Assignment: Please reproduce exactly, and only, the line containing "Sergei Tretyakov: A" and every line after it to the end of the records below, leaving out all pictures.
##### Raw data #####
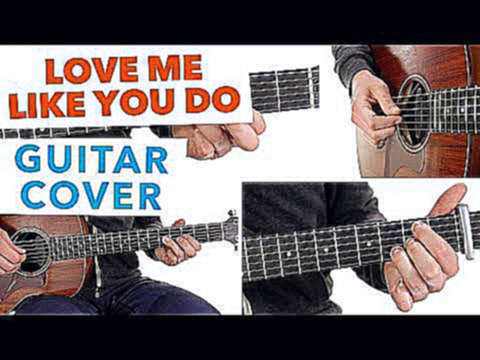 Видеоклип ► Love Me Like You Do - Ellie Goulding ★ Cover & Guitar Lesson ★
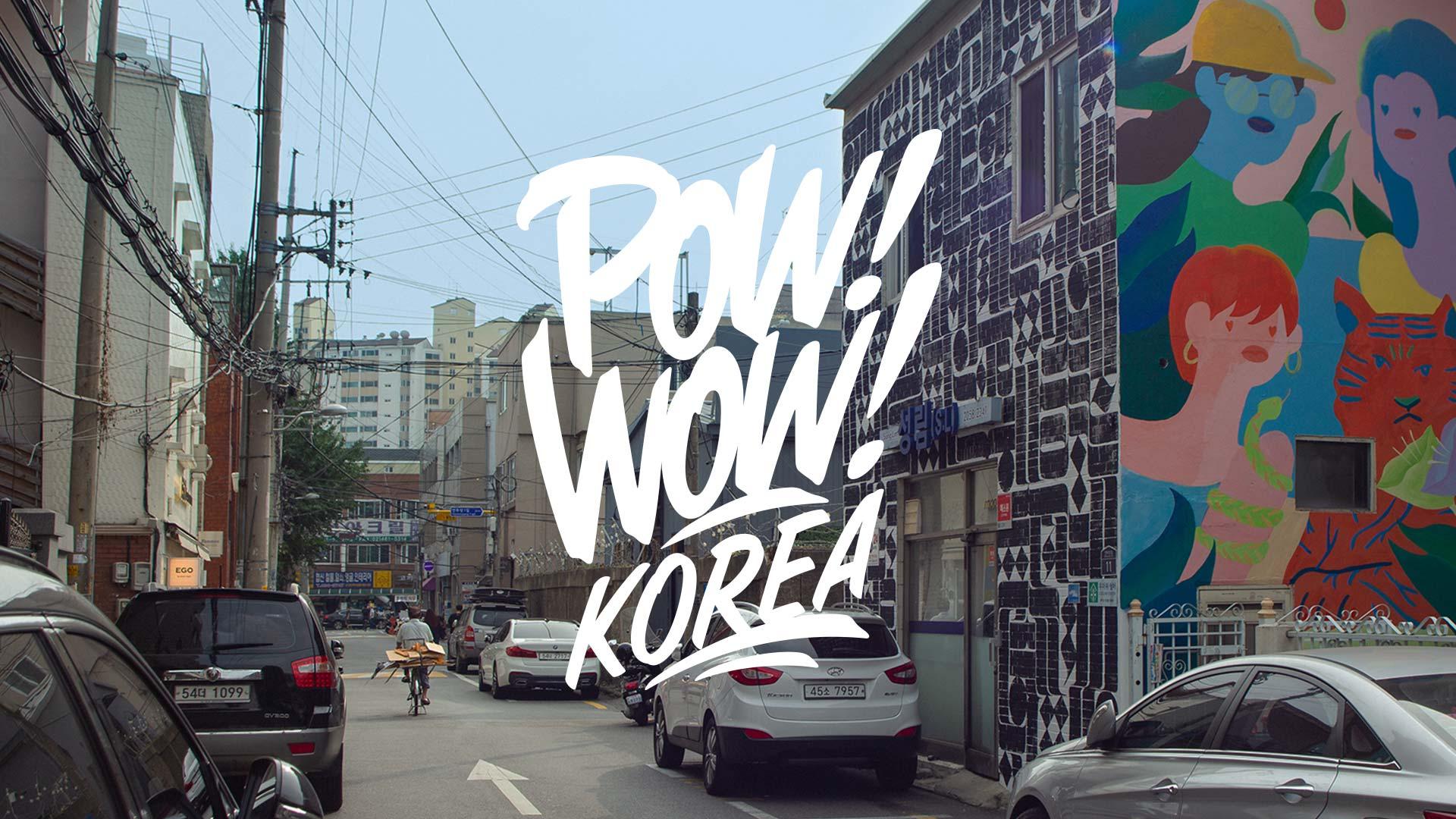 Recap: POW! WOW! KOREA 2019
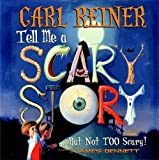Tell Me a Scary Story but Not Too Scary (BOOK & CD)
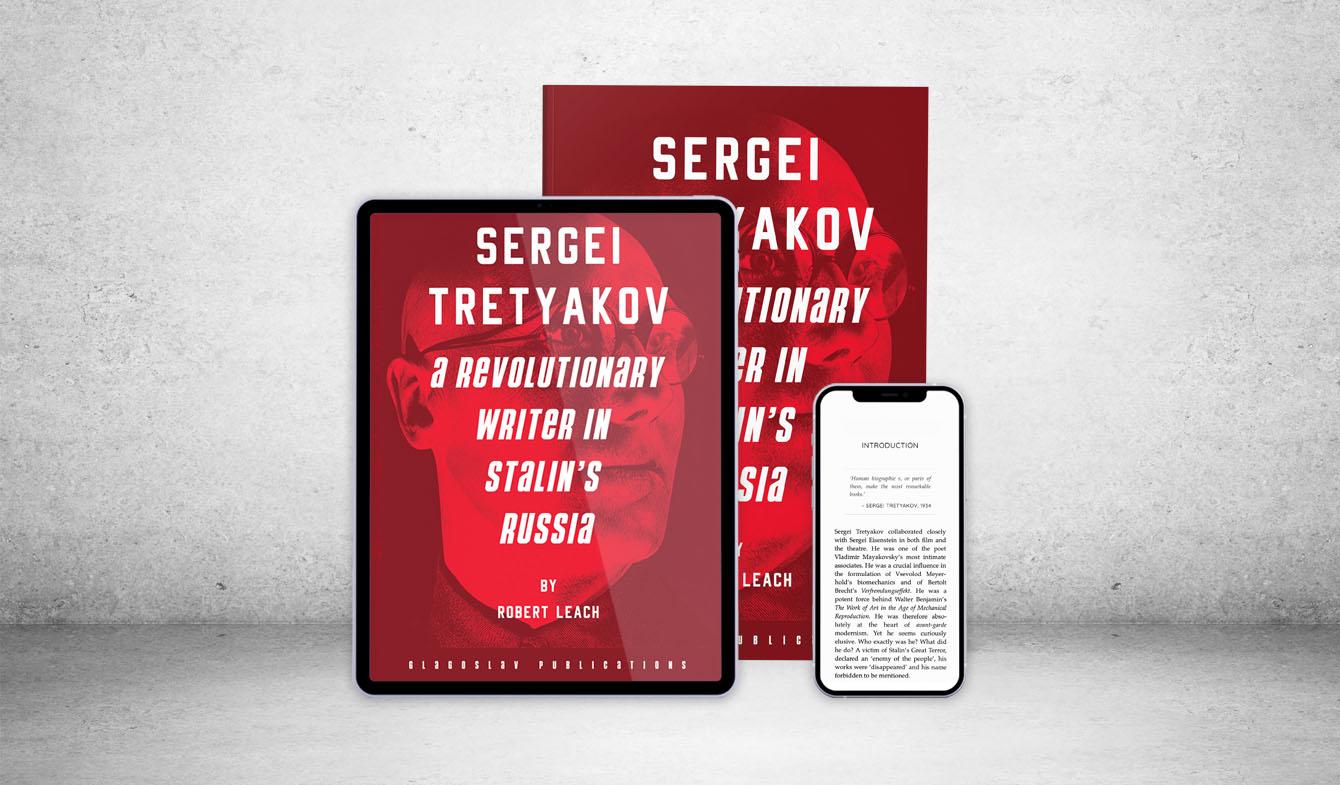 Sergei Tretyakov: A Revolutionary Writer in Stalin's Russia 1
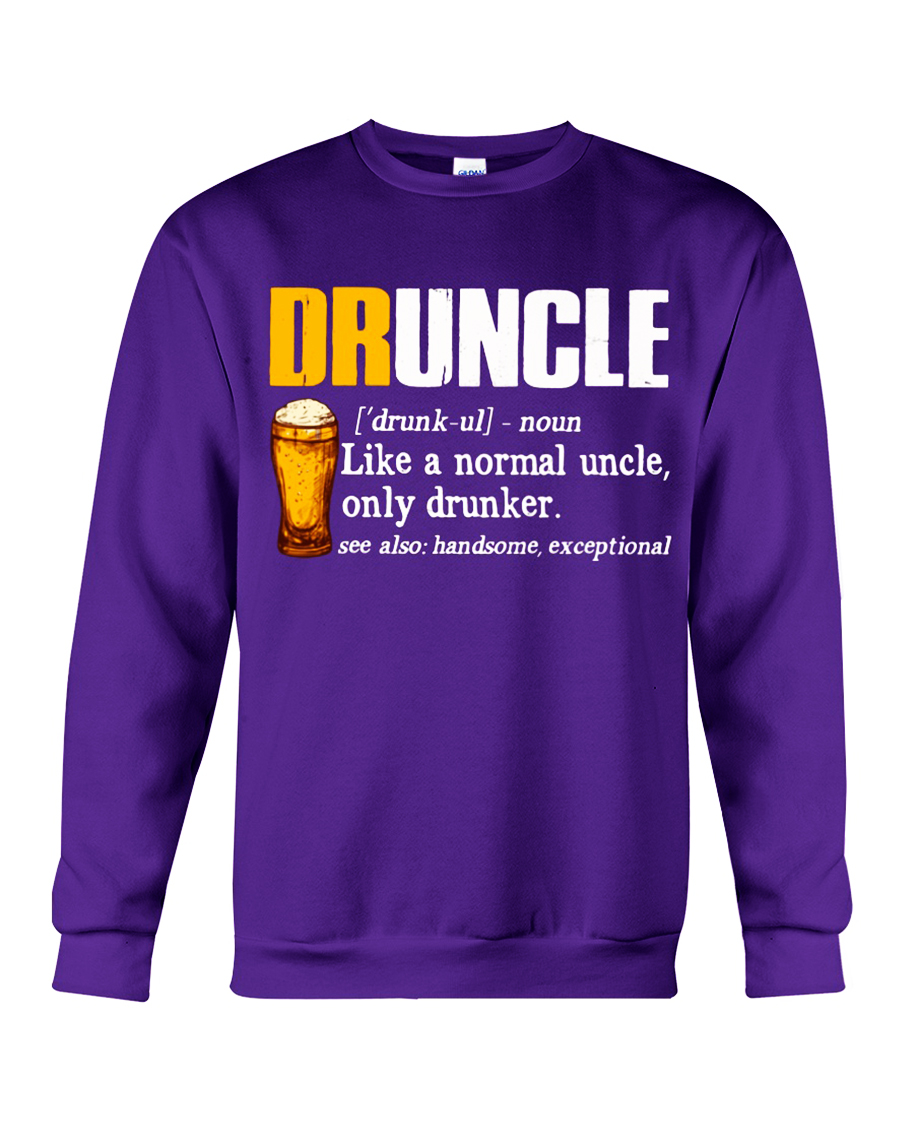 Druncle like a normal uncle only drunker sweatshirt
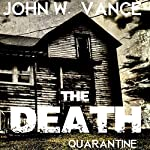 The Death: A Post Apocalyptic Novel | John W. Vance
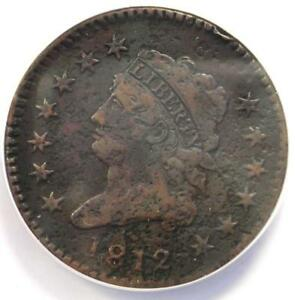 1812 CLASSIC LIBERTY LARGE CENT 1C COIN   ANACS VF20 DETAILS    DATE PENNY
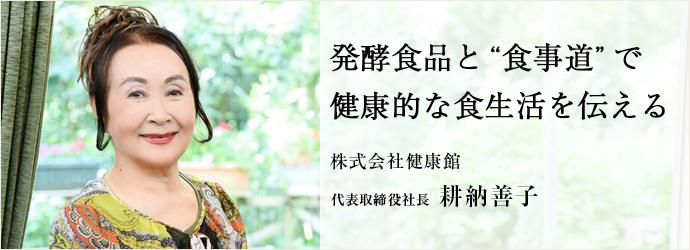 """発酵食品と""""食事道""""で 健康的な食生活を伝える 株式会社健康館 代表取締役社長 耕納善子"""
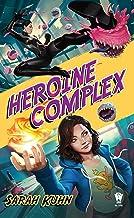 Heroine Complex: 1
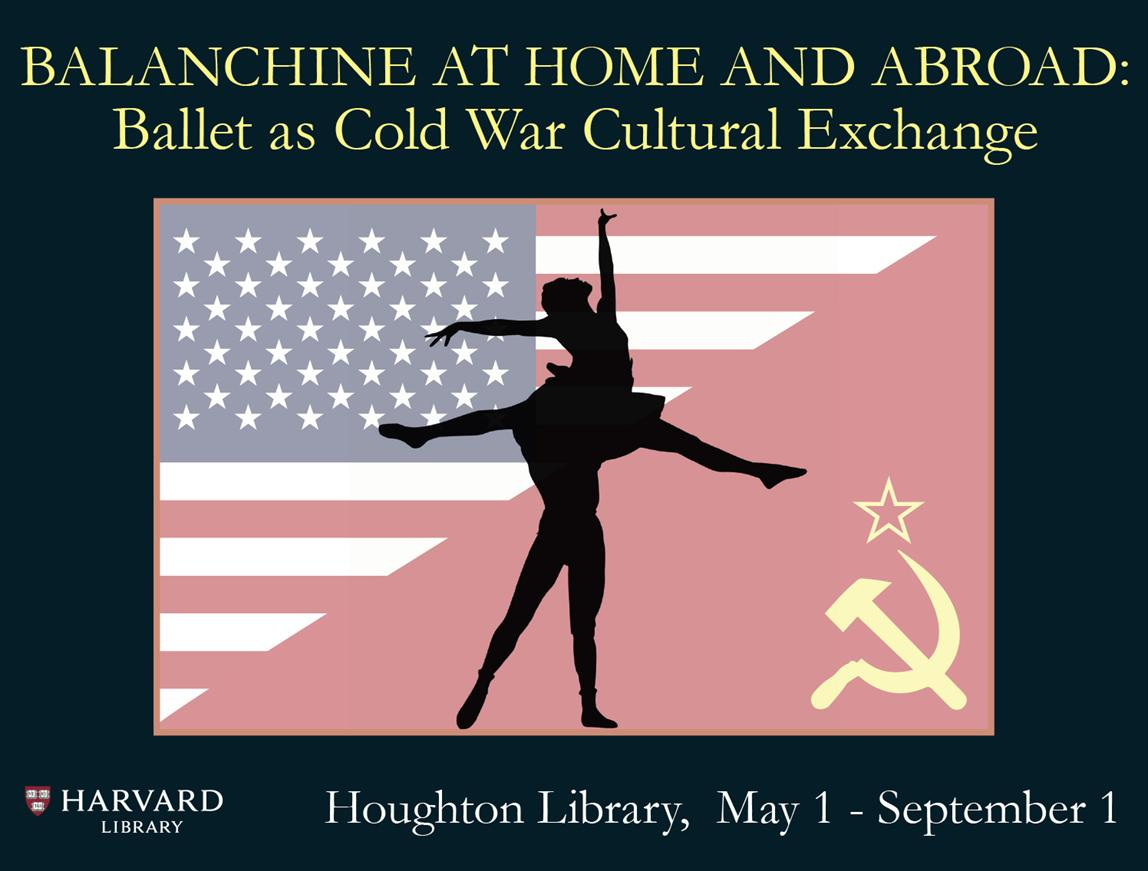 Balanchine at Home and Abroad: Ballet as Cold War Cultural Exchange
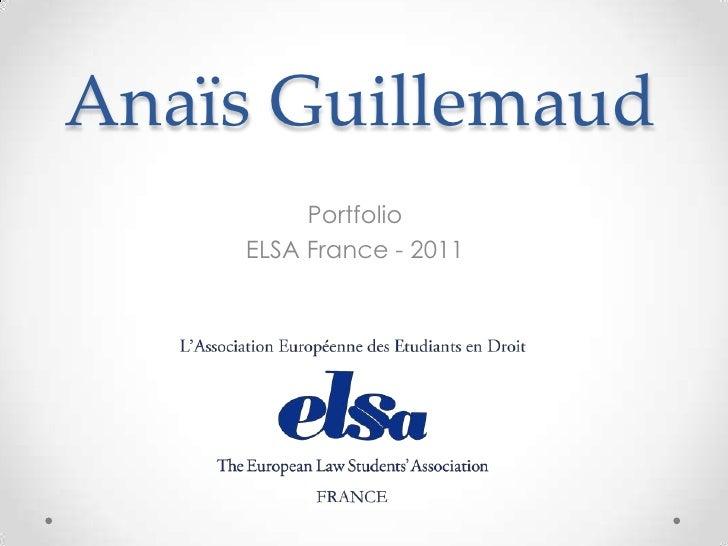 Anaïs Guillemaud         Portfolio    ELSA France - 2011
#####
Your response:
 Sergei Tretyakov: A Revolutionary Writer in Stalin's Russia 1
 Druncle like a normal uncle only drunker sweatshirt
 The Death: A Post Apocalyptic Novel | John W. Vance
 1812 CLASSIC LIBERTY LARGE CENT 1C COIN   ANACS VF20 DETAILS    DATE PENNY
 """発酵食品と""""食事道""""で 健康的な食生活を伝える 株式会社健康館 代表取締役社長 耕納善子"""
 Heroine Complex: 1
 Balanchine at Home and Abroad: Ballet as Cold War Cultural Exchange
 Anaïs Guillemaud         Portfolio    ELSA France - 2011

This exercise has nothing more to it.